__PROBLEM__. Only the lines below starting at the one containing "[camera-trap image, curated labels]" and ending at the one containing "common name: domestic cow" belong in the answer, each copied exactly.

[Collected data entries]
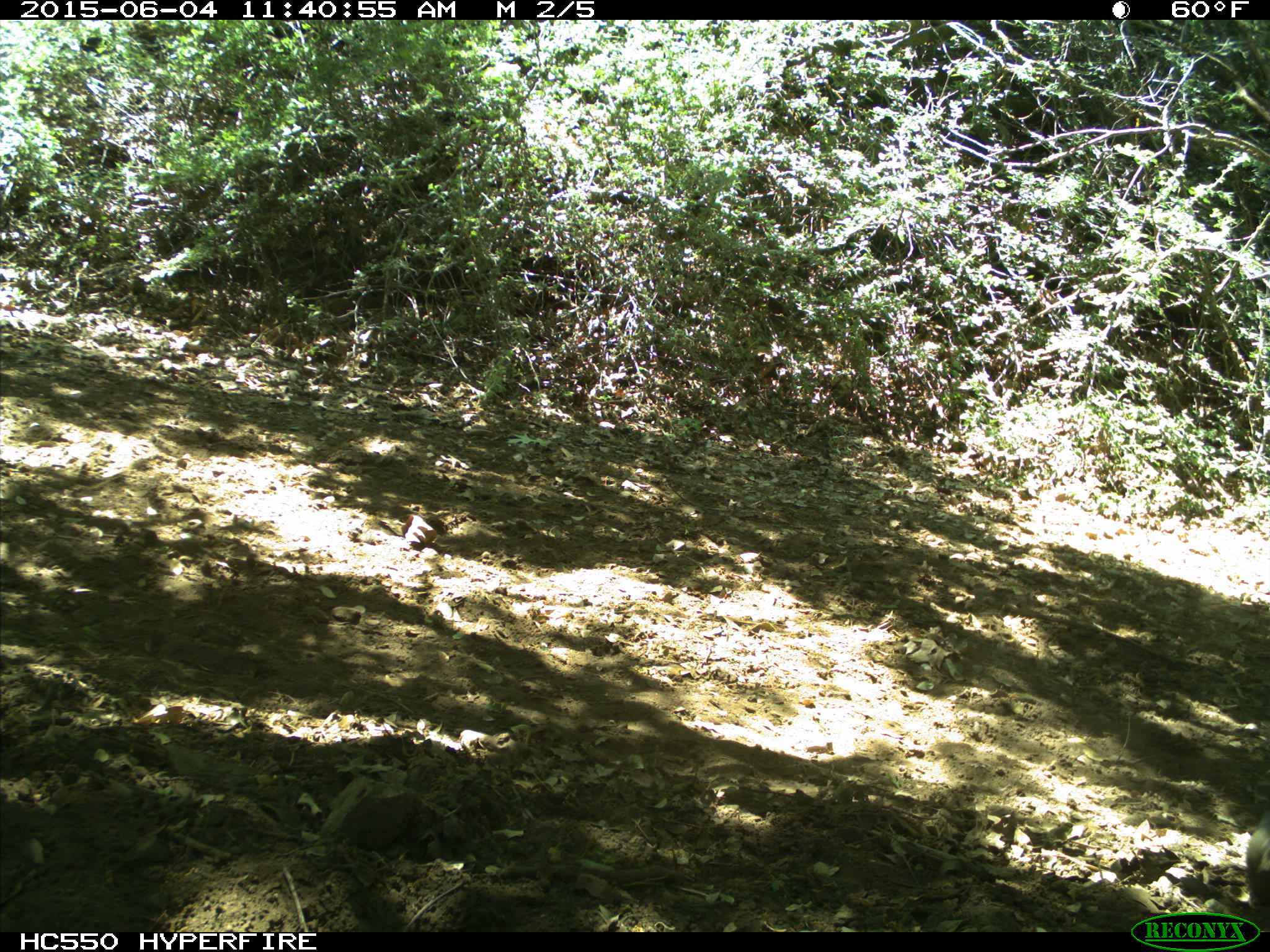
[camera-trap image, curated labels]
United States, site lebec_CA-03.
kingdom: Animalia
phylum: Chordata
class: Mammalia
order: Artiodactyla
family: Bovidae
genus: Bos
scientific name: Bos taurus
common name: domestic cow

...

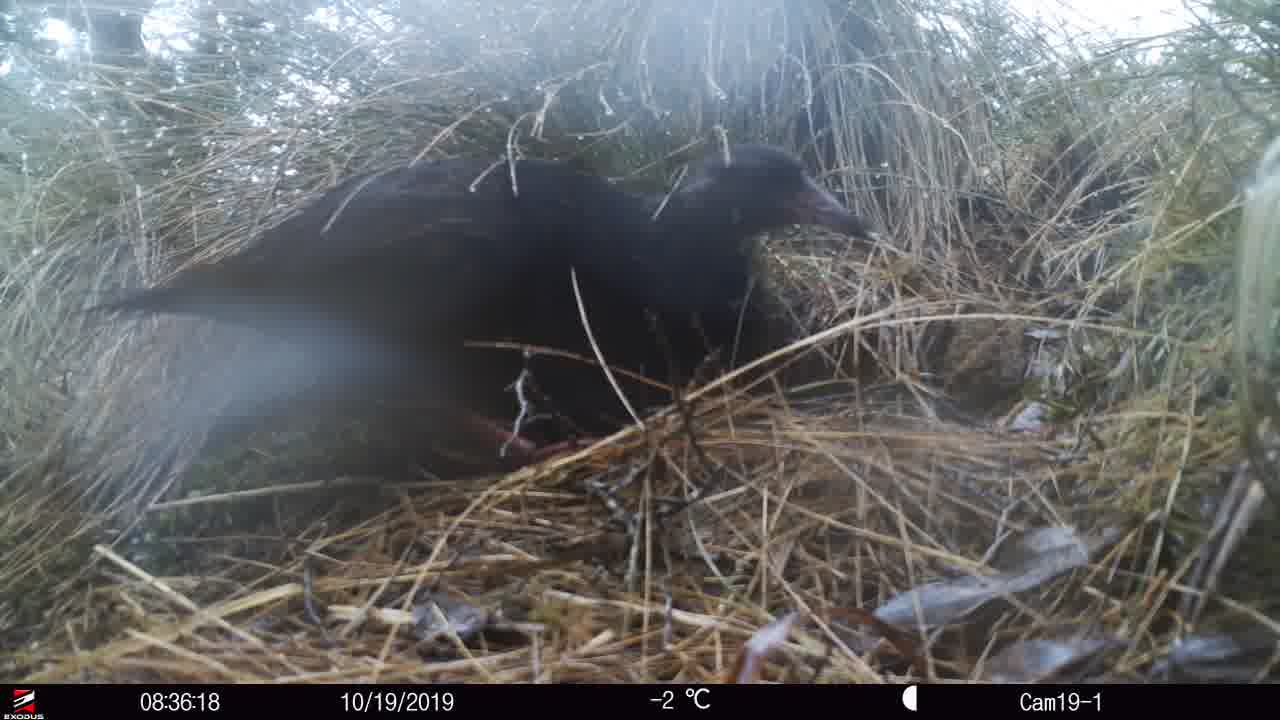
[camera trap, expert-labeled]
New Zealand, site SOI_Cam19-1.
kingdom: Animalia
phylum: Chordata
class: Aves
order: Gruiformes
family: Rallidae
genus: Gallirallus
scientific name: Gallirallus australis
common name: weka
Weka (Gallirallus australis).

__ANSWER TO THE PROBLEM__.
[camera-trap image, curated labels]
United States, site lebec_CA-03.
kingdom: Animalia
phylum: Chordata
class: Mammalia
order: Artiodactyla
family: Bovidae
genus: Bos
scientific name: Bos taurus
common name: domestic cow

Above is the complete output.